● **GIVEN REQUEST**: Copy out, line for line and without changes, the part of the records below that starts with the line containing "At what distance" and runs through the end of the records, including both the starting line and the last line.

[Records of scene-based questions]
────

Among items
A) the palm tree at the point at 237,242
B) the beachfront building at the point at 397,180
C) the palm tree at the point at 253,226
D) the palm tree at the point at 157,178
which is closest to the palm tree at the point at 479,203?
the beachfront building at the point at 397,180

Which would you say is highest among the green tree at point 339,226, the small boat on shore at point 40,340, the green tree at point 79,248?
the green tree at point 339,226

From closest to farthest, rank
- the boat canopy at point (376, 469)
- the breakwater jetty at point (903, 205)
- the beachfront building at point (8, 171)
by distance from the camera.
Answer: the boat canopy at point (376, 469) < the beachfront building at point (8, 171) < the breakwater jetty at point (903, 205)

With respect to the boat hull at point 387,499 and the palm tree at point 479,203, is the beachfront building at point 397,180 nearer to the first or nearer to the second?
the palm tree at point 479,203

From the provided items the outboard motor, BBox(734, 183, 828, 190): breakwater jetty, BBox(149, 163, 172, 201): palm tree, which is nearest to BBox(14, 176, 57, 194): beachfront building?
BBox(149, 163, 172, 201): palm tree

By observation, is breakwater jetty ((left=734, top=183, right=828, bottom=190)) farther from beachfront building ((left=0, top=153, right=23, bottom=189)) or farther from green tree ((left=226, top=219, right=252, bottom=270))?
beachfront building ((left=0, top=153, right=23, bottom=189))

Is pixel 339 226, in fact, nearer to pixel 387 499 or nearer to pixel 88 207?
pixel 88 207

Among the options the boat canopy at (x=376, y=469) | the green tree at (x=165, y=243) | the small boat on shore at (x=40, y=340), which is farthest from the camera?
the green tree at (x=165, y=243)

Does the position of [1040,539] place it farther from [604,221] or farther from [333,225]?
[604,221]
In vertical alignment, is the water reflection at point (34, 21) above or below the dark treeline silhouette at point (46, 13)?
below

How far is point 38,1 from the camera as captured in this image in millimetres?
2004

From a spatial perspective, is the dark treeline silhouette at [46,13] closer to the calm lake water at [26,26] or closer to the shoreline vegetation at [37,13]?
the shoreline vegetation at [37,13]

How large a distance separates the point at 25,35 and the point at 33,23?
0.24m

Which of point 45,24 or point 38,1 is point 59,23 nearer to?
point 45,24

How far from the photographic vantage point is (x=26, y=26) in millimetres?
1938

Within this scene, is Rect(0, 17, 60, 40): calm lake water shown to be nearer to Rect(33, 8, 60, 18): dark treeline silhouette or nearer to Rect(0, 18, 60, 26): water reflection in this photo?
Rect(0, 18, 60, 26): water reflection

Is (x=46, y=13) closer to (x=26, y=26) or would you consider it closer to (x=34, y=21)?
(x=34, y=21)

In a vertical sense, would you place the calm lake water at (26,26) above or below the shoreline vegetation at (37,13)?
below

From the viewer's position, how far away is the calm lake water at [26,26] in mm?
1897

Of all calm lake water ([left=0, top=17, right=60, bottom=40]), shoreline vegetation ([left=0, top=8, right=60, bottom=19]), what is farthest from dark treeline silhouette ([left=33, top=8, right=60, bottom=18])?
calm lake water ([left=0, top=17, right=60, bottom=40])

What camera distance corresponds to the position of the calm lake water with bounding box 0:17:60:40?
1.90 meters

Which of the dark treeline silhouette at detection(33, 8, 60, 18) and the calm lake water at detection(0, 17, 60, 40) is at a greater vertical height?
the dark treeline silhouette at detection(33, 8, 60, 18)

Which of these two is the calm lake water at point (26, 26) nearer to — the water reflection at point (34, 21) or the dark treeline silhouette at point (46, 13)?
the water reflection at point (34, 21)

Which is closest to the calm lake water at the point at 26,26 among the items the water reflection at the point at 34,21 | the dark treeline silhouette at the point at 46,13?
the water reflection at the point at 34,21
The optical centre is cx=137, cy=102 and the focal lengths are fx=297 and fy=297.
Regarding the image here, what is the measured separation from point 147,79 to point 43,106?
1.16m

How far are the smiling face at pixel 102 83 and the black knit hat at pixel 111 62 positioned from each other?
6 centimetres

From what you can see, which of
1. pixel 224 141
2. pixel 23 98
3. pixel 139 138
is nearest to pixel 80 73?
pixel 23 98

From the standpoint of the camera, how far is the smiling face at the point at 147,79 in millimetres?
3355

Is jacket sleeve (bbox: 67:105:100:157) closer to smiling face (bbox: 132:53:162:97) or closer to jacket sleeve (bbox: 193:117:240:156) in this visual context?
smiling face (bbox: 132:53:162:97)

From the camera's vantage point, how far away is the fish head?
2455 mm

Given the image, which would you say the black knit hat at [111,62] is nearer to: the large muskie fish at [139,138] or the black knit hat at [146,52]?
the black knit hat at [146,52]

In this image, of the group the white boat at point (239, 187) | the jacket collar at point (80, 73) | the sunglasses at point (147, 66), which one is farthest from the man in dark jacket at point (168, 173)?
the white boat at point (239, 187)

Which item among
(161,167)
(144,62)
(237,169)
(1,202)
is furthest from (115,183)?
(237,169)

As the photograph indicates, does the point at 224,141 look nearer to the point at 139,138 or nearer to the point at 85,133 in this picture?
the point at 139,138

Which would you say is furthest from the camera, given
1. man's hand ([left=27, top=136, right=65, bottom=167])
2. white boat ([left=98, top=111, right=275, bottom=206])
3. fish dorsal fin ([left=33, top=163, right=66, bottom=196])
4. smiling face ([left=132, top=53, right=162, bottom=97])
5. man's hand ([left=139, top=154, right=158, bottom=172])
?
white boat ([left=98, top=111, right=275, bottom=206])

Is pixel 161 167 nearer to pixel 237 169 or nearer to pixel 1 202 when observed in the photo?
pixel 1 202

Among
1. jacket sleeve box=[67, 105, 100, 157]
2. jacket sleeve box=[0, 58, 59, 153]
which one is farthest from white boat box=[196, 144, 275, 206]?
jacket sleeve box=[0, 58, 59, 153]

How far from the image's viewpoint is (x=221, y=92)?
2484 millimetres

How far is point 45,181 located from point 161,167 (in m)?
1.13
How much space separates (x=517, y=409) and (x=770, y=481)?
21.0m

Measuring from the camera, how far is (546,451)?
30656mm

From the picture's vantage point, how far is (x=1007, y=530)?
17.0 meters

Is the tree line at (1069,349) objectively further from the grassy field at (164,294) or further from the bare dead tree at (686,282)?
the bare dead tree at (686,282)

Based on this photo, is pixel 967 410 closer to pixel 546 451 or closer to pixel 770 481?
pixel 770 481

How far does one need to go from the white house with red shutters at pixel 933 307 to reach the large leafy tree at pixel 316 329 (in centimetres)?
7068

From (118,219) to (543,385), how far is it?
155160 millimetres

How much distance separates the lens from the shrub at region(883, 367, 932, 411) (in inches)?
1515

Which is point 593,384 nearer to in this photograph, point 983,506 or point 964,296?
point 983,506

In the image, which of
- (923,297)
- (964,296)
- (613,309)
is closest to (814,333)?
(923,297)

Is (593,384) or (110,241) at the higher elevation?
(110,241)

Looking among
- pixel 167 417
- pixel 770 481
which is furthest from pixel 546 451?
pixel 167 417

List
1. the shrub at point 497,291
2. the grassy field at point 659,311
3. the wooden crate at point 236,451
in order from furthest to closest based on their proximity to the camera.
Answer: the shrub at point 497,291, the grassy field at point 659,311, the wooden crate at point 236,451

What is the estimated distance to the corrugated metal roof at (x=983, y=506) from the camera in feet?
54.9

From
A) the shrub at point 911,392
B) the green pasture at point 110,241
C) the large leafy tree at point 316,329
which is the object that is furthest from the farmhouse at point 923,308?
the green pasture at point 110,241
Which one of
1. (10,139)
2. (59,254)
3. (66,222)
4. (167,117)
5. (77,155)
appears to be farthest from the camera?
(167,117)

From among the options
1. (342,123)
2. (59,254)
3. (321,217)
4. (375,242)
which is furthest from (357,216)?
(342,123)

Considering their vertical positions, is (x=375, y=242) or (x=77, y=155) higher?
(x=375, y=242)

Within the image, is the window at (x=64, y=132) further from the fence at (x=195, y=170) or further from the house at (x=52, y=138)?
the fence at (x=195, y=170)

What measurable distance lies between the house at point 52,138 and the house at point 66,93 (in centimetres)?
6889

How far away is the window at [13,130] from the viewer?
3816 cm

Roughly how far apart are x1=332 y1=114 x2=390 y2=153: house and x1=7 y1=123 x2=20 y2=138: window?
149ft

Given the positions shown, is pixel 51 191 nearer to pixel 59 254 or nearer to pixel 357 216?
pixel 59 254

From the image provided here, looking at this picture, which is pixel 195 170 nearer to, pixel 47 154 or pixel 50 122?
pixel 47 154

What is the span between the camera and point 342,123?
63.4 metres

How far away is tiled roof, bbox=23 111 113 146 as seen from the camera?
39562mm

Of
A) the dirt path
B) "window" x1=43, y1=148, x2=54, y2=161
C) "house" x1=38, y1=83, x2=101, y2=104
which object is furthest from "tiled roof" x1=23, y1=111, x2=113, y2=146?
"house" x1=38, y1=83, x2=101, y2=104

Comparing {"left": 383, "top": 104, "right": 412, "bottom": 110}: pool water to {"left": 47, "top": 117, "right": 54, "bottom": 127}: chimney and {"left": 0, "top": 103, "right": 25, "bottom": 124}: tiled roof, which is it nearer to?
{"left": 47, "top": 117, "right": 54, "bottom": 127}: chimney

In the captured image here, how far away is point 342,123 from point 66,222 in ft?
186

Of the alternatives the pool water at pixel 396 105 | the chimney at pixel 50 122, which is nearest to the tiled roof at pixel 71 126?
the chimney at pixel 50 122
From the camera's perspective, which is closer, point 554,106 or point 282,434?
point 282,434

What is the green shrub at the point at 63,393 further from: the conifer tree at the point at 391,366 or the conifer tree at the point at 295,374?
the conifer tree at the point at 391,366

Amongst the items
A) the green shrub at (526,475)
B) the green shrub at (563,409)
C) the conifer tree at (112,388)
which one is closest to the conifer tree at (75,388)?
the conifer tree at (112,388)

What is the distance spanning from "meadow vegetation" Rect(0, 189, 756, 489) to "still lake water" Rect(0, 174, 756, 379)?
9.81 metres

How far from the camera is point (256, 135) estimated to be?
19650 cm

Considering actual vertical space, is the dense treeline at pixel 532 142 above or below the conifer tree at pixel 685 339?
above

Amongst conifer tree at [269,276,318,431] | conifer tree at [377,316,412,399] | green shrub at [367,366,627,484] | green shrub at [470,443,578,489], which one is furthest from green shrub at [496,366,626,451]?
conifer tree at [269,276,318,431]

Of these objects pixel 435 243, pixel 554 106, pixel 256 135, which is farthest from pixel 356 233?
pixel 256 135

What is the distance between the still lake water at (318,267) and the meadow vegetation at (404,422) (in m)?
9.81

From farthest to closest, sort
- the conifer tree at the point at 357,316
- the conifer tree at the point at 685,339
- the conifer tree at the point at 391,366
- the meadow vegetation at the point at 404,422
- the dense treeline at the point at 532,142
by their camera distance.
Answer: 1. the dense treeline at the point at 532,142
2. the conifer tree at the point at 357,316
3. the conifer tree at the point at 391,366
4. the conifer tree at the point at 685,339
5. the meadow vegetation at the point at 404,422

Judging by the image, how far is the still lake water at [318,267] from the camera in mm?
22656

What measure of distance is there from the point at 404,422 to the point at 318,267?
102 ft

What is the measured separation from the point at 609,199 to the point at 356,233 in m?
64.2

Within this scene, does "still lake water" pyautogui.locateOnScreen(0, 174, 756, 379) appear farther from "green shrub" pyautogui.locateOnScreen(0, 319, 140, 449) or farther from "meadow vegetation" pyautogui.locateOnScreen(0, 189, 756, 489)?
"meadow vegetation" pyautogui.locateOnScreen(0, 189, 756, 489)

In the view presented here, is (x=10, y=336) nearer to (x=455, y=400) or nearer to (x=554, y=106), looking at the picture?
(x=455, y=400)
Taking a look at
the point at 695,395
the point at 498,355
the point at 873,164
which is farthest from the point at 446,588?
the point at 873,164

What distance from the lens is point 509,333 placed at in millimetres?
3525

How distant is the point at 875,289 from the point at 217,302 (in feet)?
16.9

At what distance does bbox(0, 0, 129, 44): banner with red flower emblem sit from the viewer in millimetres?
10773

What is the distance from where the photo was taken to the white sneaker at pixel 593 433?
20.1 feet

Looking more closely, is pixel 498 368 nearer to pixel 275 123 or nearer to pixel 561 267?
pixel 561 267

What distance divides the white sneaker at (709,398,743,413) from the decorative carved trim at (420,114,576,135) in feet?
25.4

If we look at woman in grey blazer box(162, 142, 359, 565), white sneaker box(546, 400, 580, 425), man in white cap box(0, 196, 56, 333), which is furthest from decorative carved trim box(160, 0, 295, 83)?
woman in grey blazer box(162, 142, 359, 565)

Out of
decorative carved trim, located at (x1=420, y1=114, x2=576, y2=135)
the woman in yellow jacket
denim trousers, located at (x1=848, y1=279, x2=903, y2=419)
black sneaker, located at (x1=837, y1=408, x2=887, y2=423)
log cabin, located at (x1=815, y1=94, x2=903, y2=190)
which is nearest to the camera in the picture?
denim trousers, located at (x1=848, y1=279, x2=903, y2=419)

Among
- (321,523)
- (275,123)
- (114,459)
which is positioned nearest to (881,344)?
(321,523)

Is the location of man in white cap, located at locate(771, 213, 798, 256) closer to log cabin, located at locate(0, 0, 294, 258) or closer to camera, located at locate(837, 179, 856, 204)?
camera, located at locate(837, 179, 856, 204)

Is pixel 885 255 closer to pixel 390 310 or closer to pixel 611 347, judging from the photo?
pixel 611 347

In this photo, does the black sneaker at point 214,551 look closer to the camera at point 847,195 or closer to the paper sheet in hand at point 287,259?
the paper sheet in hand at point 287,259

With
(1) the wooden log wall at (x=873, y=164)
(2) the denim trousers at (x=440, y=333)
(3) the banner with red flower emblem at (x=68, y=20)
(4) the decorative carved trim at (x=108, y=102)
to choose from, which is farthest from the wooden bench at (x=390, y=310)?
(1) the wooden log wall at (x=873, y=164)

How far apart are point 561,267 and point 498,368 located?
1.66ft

────

● **COMPLETE RESPONSE**:
At what distance does bbox(0, 0, 129, 44): banner with red flower emblem sit from the viewer in millimetres?
10773

What is the distance from where the photo was taken to the white sneaker at pixel 593 433?
20.1 feet

Looking more closely, is pixel 498 368 nearer to pixel 275 123 or nearer to pixel 561 267?
pixel 561 267

What distance divides the white sneaker at (709,398,743,413) from the decorative carved trim at (420,114,576,135) in feet?
25.4

If we look at woman in grey blazer box(162, 142, 359, 565), white sneaker box(546, 400, 580, 425), man in white cap box(0, 196, 56, 333), which is furthest from decorative carved trim box(160, 0, 295, 83)?
woman in grey blazer box(162, 142, 359, 565)

Out of
decorative carved trim, located at (x1=420, y1=114, x2=576, y2=135)
the woman in yellow jacket
denim trousers, located at (x1=848, y1=279, x2=903, y2=419)
black sneaker, located at (x1=837, y1=408, x2=887, y2=423)
log cabin, located at (x1=815, y1=94, x2=903, y2=190)
which is nearest to the camera in the picture?
denim trousers, located at (x1=848, y1=279, x2=903, y2=419)

Among
- (321,523)
- (275,123)
- (114,459)
which is positioned nearest to (881,344)?
(321,523)

Is the location of man in white cap, located at locate(771, 213, 798, 256) closer to log cabin, located at locate(0, 0, 294, 258) or closer to camera, located at locate(837, 179, 856, 204)?
camera, located at locate(837, 179, 856, 204)

Is pixel 885 255 closer to pixel 390 310 or closer to pixel 611 347, judging from the photo?
pixel 611 347

In this photo, does the black sneaker at point 214,551 look closer to the camera at point 847,195 or closer to the paper sheet in hand at point 287,259?
the paper sheet in hand at point 287,259

With
(1) the wooden log wall at (x=873, y=164)
(2) the denim trousers at (x=440, y=333)
(3) the banner with red flower emblem at (x=68, y=20)
(4) the decorative carved trim at (x=108, y=102)
to choose from, which is farthest from the wooden bench at (x=390, y=310)?
(1) the wooden log wall at (x=873, y=164)

How far apart are point 561,267 and point 498,368 located?
1.66ft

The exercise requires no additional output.